Our findings on social inequalities complement previous results on the prevalence of social-emotional problems among preschool children in Sweden [Citation37]. Together this body of knowledge strongly suggests that policies and interventions for mental health promotion are needed in early life. Even though Sweden’s income per capita is high in an international comparison, about 9% of all children (6% in Västerbotten County) live in absolute poverty [Citation46] meaning that household income is insufficient to cover essential expenses. Our results imply that income support for the poorest families is essential, but actions must also address other types of social disadvantage, particularly parents’ lack of high school education and being born outside Sweden. The future outlook for equitable health appears particularly challenging when inequalities re-emerge across and within subsequent generations. This reproduction of social disparities reduces opportunities for social mobility within different population groups throughout the life course [Citation47]. To break the ‘vicious cycle of disadvantage’ [Citation19], ‘equity from the start’ [Citation20] should be an important element of any endeavour to improve health and reduce health inequalities. This underscores a realignment of equity-in-health research specifically towards early life as a ‘powerful equalizer’ [Citation48].

Conclusion

Early and persistent exposure to socioeconomic disadvantage may impair children’s own health and wellbeing, and further contribute to reproduction of social disparities across generations. Preschool children’s social-emotional problems being strongly associated with their parents’ social status should be of interest to policy makers aiming to reduce inequalities in child health in Sweden.

Author contributions

MV and AI conceived and designed the study. MV together with ML and WL managed the data and carried out the statistical analyses and reported the results. All authors contributed to discussing and interpreting the results, and revisions in data analysis were made by MV. MV, AMPB, SAS, and AI prepared the first draft. All authors contributed to the writing process and have approved the final manuscript.

Ethics and consent

The Regional Ethical Review Board in Umeå, northern Sweden, approved the study (2013–268-31ö and 2017/401–32). Only children whose parents had given written informed consent were included in this study, which was carried out in accordance with the ethical principles stated in the Helsinki Declaration of 1975 (as revised in 1983).

Paper context

While most of the research on health inequalities focuses on adults, we investigated social inequalities in preschool children’s social-emotional problems. Already at 3-years of age social-emotional problems were more common in children with parents in the most vulnerable social groups. This does not fulfil the ambition of an equitable start in life for every child and might contribute to reproduction of social inequalities across generations.

Acknowledgments

The authors are grateful to all participating parents and their children and to the healthcare professionals for their efforts with data collection and for the support received from Region Västerbotten’s Competence Centre for Maternal and Child health Care and the Public Health Unit. We also acknowledge the critical reviews and constructive comments received from Associate Professor Marjan Vaez and Anna-Karin Eriksson from the Public Health Agency of Sweden.

Disclosure statement

The authors declare that the research was conducted in the absence of any commercial or financial relationships that could be construed as a potential conflict of interest.
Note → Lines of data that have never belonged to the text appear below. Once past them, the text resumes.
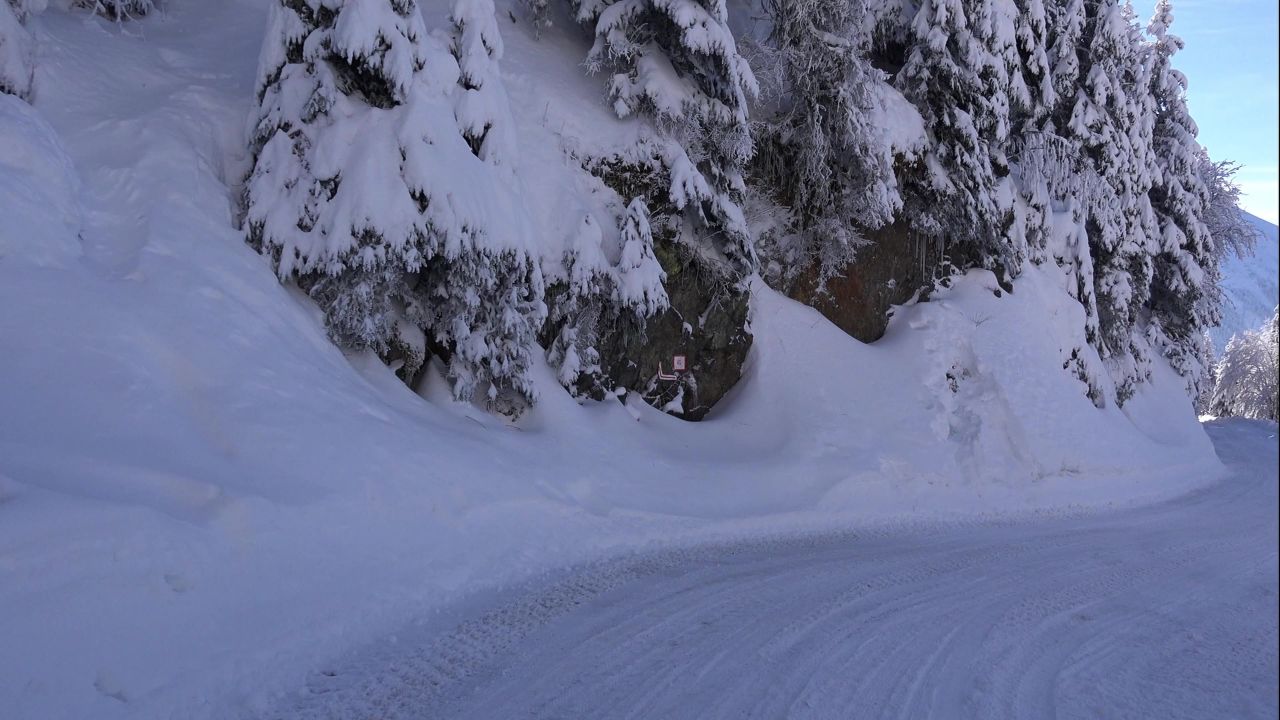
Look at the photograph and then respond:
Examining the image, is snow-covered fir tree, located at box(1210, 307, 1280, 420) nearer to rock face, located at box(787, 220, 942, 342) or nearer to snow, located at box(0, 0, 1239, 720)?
rock face, located at box(787, 220, 942, 342)

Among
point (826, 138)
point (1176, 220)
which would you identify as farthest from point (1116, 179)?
point (826, 138)

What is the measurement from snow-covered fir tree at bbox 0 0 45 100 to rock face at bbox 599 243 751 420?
22.2 feet

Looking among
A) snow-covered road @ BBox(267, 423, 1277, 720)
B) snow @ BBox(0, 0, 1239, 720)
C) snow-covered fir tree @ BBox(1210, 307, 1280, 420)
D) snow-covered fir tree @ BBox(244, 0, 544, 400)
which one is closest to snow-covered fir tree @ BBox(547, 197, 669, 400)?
snow @ BBox(0, 0, 1239, 720)

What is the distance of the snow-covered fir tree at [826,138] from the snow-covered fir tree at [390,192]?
5809mm

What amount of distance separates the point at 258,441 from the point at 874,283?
1124 centimetres

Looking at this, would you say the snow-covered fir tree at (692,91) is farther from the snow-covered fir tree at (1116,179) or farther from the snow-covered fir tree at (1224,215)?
the snow-covered fir tree at (1224,215)

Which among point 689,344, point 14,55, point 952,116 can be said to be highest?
point 952,116

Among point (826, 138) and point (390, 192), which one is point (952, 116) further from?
point (390, 192)

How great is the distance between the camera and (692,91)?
11320 mm

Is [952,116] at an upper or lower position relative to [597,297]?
upper

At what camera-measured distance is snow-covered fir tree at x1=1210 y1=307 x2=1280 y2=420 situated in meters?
36.0

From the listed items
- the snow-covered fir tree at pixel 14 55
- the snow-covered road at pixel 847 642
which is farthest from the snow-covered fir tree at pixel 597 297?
the snow-covered fir tree at pixel 14 55

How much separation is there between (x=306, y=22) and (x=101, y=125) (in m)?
2.27

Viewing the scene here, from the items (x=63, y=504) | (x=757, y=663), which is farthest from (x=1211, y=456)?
(x=63, y=504)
Data availability statement

The datasets presented in this article are not readily available because Region Västerbotten originally collected the data for a child health survey (https://www.regionvasterbotten.se/salut). We accessed data for the present study after approval from both the Region Västerbotten and the Ethical Vetting Board. The data are not publicly available but access for replication analyses is possible. Requests to access the datasets should be directed to https://www.regionvasterbotten.se/salut.

Additional information

Funding

This study was funded by the Public Health Agency of Sweden, Region Västerbotten and Umeå University.